DESCRIPTION OF THE TASK >> Please count the lines in the entries below that contain the word "nearer" and give only that number.

ENTRIES PROVIDED >>
————
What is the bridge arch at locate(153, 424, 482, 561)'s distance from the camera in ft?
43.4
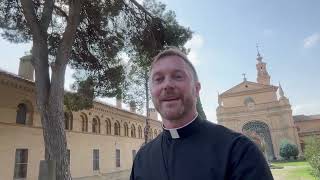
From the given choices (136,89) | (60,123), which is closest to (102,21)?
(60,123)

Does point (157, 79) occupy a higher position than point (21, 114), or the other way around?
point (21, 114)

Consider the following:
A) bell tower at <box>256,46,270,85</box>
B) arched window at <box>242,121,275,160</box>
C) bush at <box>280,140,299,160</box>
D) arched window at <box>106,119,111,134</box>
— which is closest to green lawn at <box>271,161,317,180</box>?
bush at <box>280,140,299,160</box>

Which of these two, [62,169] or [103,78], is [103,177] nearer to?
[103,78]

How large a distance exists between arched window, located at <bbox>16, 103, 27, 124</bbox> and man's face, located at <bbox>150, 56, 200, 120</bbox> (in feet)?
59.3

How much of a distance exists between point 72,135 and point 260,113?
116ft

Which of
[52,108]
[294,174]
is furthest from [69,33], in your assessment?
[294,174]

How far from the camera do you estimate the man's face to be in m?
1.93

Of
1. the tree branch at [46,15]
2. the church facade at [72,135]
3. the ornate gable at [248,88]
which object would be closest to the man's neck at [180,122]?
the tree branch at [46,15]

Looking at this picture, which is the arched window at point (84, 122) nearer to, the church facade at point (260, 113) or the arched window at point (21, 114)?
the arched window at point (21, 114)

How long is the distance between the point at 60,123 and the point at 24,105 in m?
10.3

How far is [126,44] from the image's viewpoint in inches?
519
————
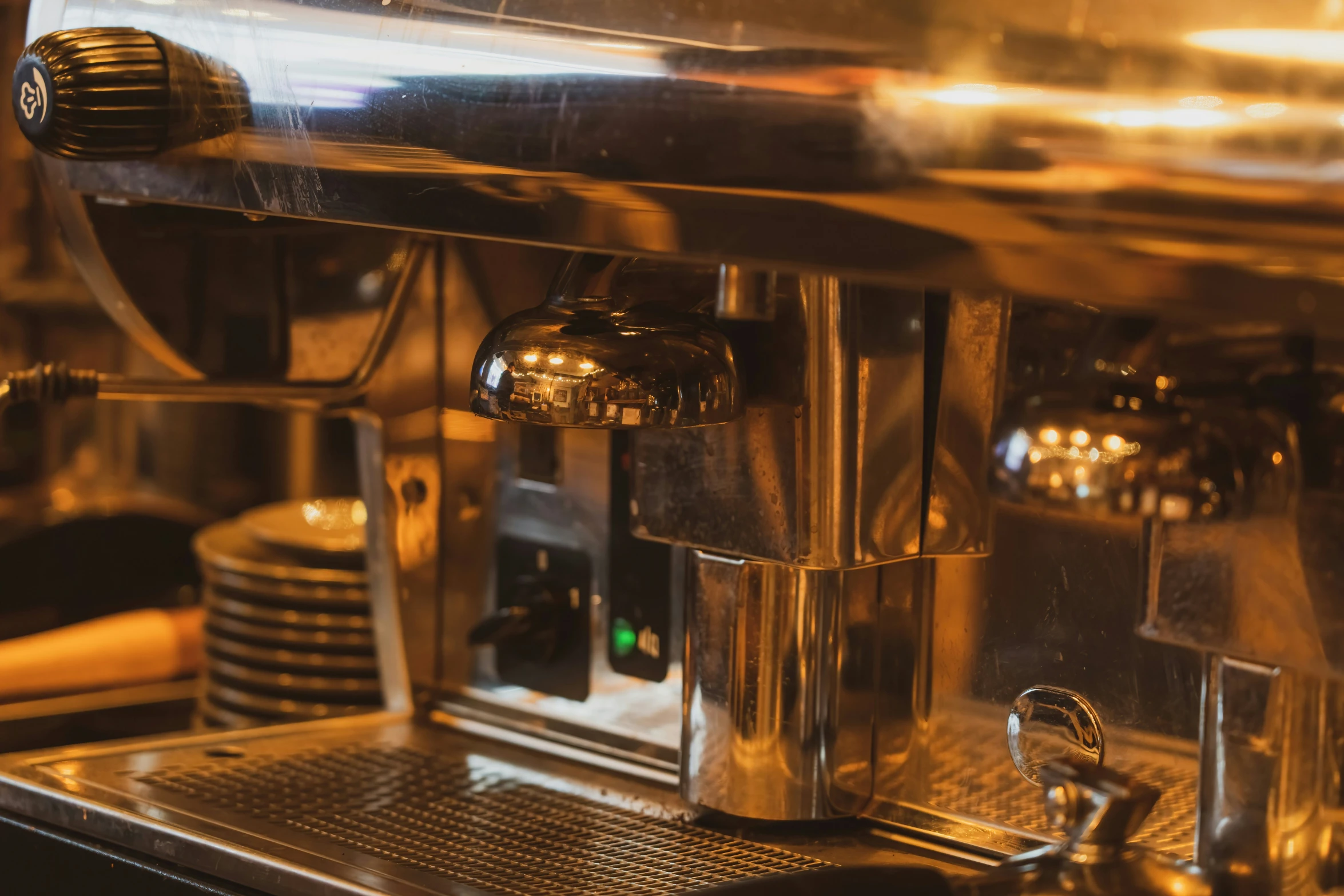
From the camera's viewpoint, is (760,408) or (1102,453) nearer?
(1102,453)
————
TASK ANSWER >> 3